-- Opening Marker --

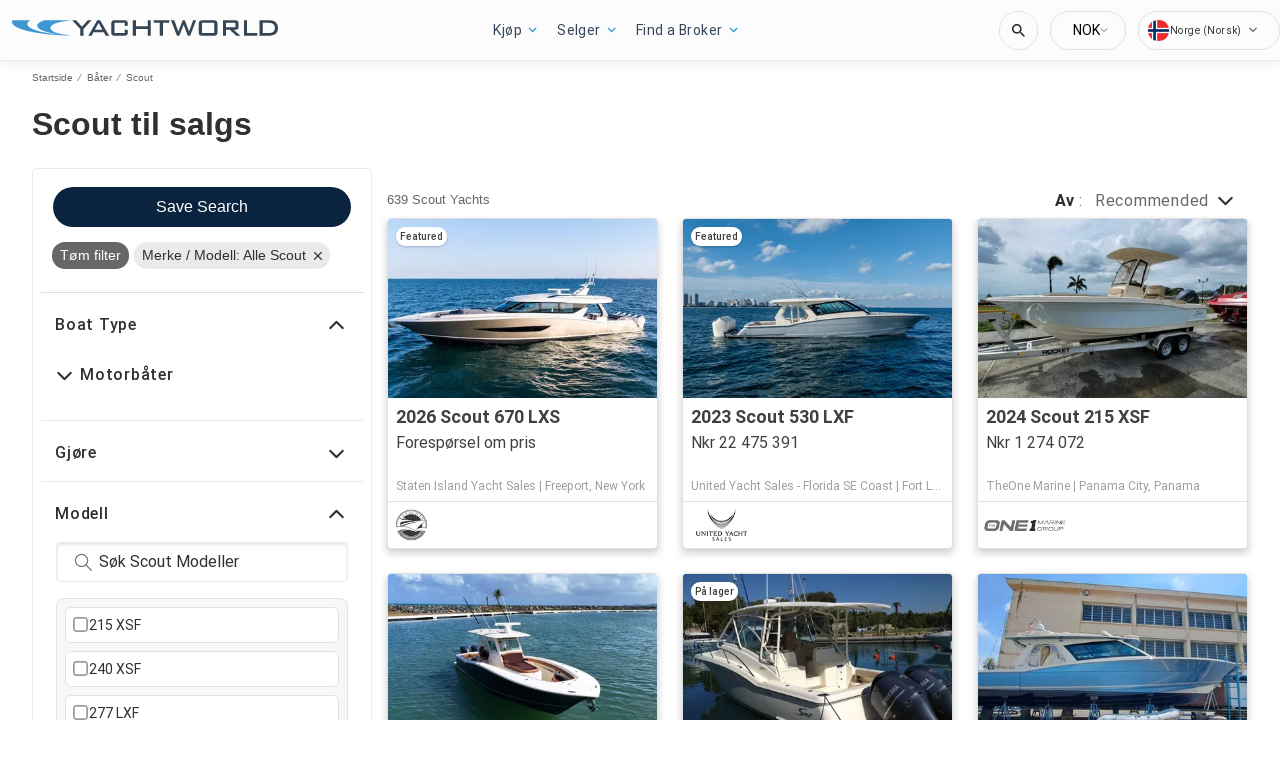

--- FILE ---
content_type: text/javascript; charset=utf-8
request_url: https://app.link/_r?sdk=web2.86.5&branch_key=key_test_hqpJ5KtLWEmKFttPfjuuQdaptCn4jyjk&callback=branch_callback__0
body_size: 71
content:
/**/ typeof branch_callback__0 === 'function' && branch_callback__0("1542512764165568591");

-- Closing Marker --

Retype the records in full, exactly as given, and omit the pictures.

• _ANSWER BELOW_
--- FILE ---
content_type: text/javascript; charset=utf-8
request_url: https://app.link/_r?sdk=web2.86.5&branch_key=key_test_hqpJ5KtLWEmKFttPfjuuQdaptCn4jyjk&callback=branch_callback__0
body_size: 71
content:
/**/ typeof branch_callback__0 === 'function' && branch_callback__0("1542512764165568591");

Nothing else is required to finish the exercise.